**Data supplied**
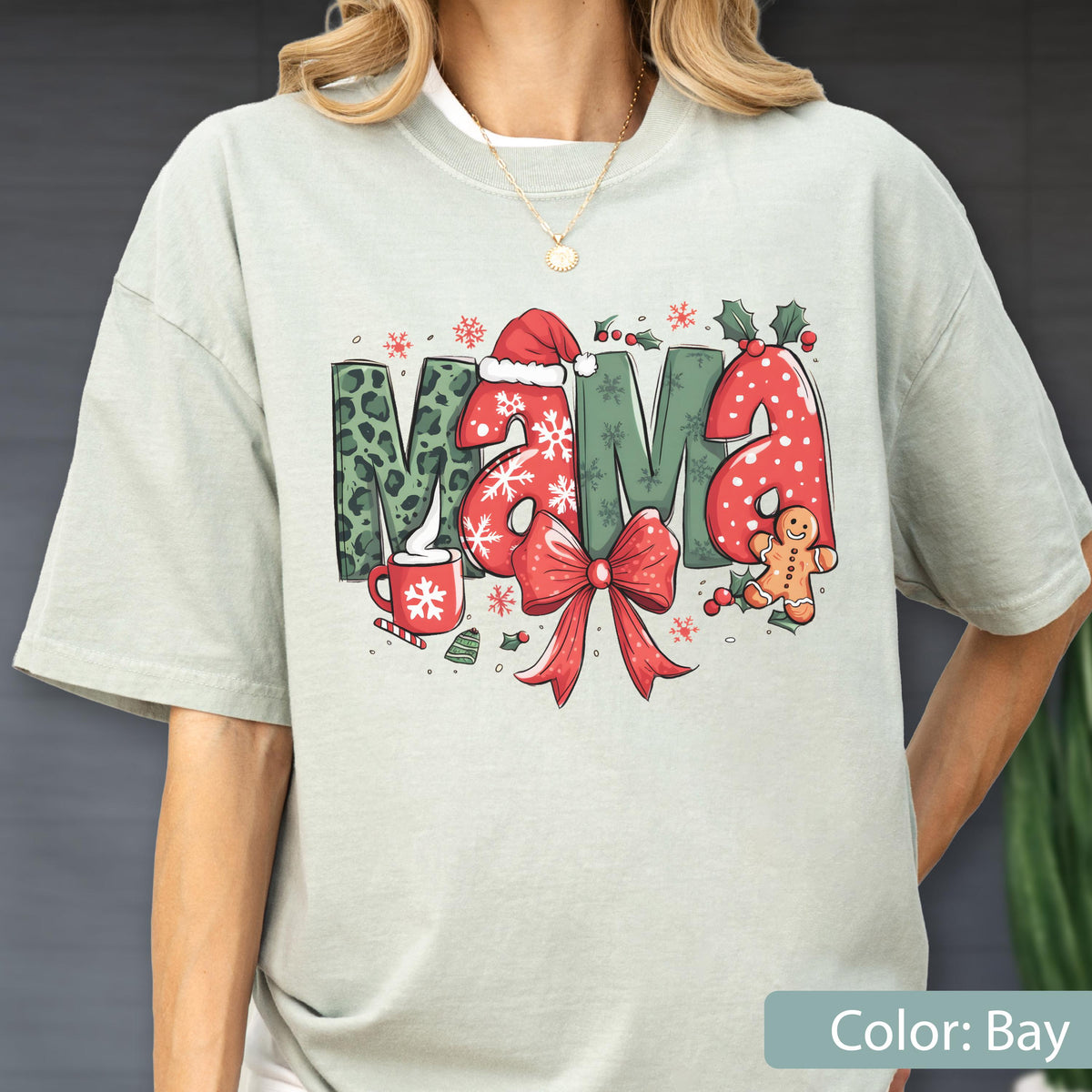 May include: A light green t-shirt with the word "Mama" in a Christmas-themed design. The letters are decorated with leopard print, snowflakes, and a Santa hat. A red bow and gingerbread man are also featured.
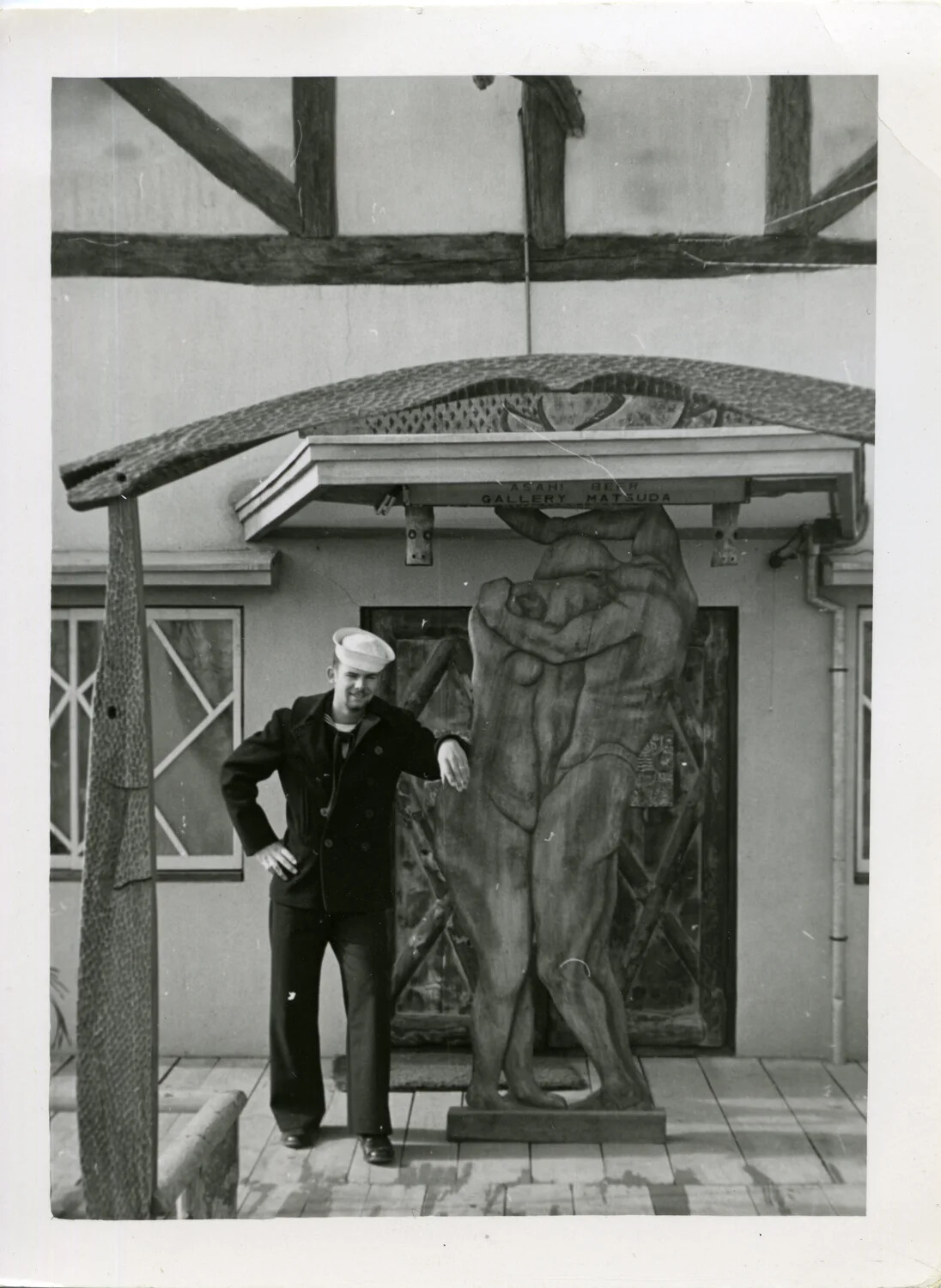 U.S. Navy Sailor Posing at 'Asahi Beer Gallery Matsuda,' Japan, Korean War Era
...
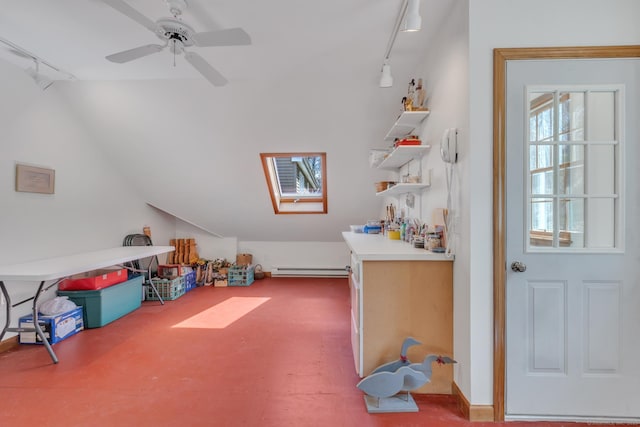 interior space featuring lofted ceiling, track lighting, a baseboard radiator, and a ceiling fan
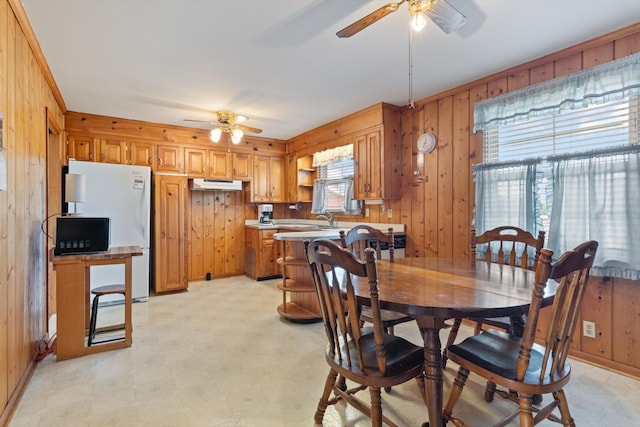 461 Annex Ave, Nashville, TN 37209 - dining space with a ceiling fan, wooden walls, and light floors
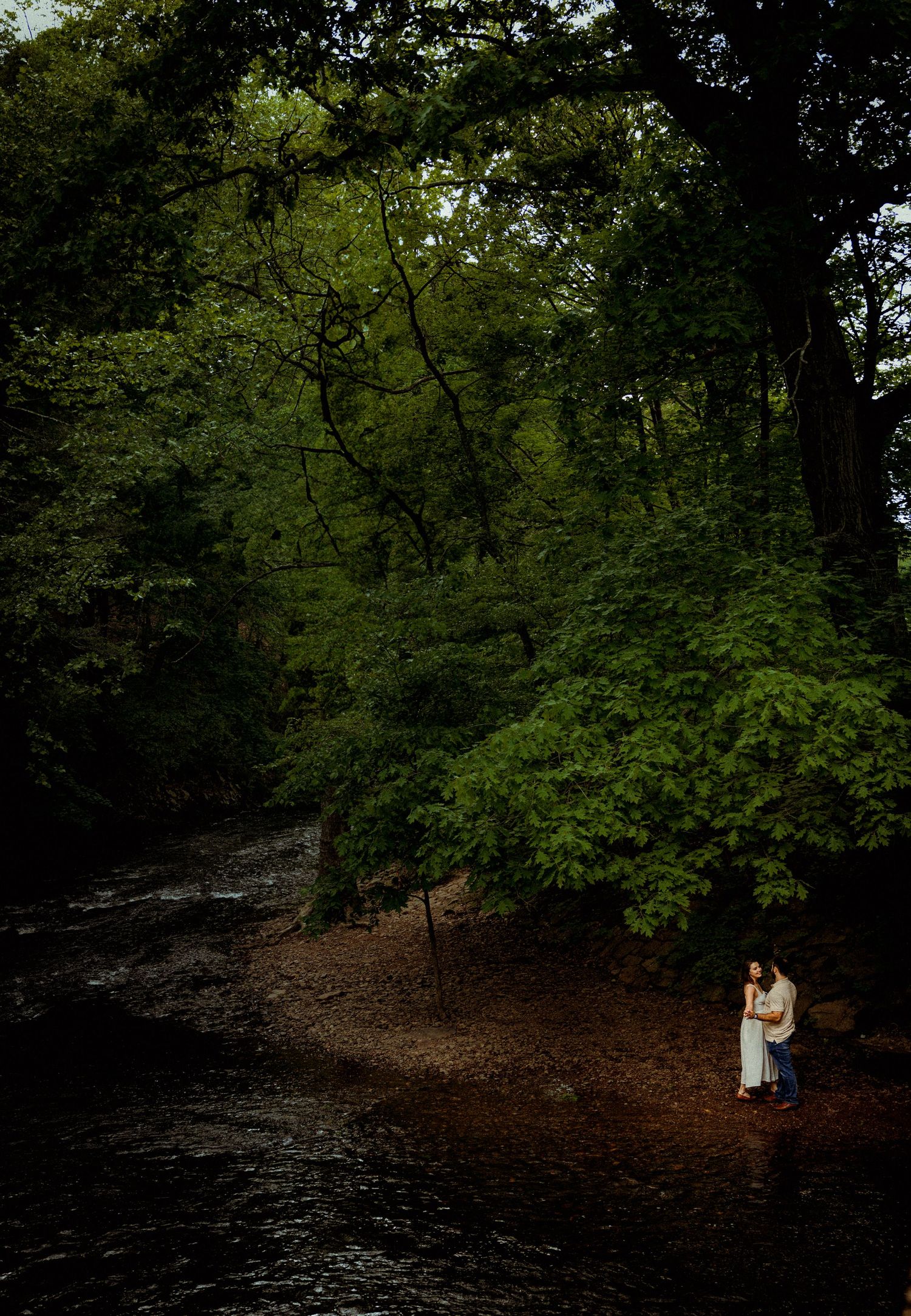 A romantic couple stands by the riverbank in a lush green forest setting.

**Work to complete**
From the records above, copy exactly the stretch from the line holding "May include: A" through the line holding "U.S. Navy Sailor", both ends included, without the pictures.

**Reply to the task**
 May include: A light green t-shirt with the word "Mama" in a Christmas-themed design. The letters are decorated with leopard print, snowflakes, and a Santa hat. A red bow and gingerbread man are also featured.
 U.S. Navy Sailor Posing at 'Asahi Beer Gallery Matsuda,' Japan, Korean War Era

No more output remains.